Personal information
- Born: April 8, 1978 (age 48) Georgian Soviet Socialist Republic, USSR

Chess career
- Country: Georgia
- Title: Grandmaster (1999)
- FIDE rating: 2541 (July 2026)
- Peak rating: 2623 (October 2007)

= Tamaz Gelashvili =

Georgian chess grandmaster (born 1978)

Tamaz Gelashvili (თამაზ გელაშვილი; born 8 April 1978) is a Georgian chess grandmaster.

==Career==
He was awarded the Grandmaster title in 1999. His highest FIDE rating has been 2623, achieved in October 2007. His national ranking is fourth and he has played for his country at several Olympiads.

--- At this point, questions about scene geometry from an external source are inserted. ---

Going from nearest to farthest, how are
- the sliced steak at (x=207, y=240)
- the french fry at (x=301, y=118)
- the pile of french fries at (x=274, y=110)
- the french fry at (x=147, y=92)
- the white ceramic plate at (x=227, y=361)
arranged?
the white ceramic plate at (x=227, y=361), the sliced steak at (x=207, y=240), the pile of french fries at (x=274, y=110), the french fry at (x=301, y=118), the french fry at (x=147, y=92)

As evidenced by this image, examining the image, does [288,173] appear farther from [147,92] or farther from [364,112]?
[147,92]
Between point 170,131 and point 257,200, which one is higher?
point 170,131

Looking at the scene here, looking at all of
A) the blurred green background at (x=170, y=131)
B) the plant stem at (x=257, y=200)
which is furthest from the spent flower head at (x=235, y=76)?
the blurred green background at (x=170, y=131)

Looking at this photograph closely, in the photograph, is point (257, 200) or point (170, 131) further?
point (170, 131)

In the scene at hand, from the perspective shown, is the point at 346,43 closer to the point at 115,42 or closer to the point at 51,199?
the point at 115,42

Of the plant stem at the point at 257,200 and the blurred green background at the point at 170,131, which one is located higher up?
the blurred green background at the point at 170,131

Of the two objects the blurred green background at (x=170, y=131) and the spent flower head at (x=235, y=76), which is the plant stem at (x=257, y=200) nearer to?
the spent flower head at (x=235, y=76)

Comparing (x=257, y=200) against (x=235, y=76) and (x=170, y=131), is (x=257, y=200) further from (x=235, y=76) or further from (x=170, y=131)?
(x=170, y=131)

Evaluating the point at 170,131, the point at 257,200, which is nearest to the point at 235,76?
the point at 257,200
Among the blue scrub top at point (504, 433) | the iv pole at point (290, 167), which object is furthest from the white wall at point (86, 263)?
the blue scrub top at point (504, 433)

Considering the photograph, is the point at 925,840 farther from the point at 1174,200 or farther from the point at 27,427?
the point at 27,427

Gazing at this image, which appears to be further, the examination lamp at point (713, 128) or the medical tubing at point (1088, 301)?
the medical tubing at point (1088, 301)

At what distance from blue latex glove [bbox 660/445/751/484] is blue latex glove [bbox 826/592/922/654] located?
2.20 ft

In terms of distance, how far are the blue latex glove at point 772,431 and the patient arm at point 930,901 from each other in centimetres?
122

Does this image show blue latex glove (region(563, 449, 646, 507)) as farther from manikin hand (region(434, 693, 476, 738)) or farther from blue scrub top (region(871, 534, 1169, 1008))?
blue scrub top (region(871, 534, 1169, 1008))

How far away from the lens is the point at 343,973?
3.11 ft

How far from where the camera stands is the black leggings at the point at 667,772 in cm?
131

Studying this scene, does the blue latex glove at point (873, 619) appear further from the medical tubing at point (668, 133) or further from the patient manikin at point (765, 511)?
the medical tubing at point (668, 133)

In 2001 he tied for 1st with Yannick Pelletier, Mark Hebden and Vladimir Tukmakov in the 9th Neuchâtel Open and in 2006 won the Acropolis International tournament in Athens. In 2008 he tied for 2nd with Giorgi Bagaturov in the Gyumri International tournament and tied for 1st with Nigel Short, Vadim Milov, Aleksej Aleksandrov, Baadur Jobava, Alexander Lastin, Gadir Guseinov and Farid Abbasov in the President's Cup in Baku. In 2011 he won the 5th Annual Philadelphia Open.

He is noted for playing some unusual opening variations, such as 2.b3 in response to the Sicilian, French and Caro–Kann Defences.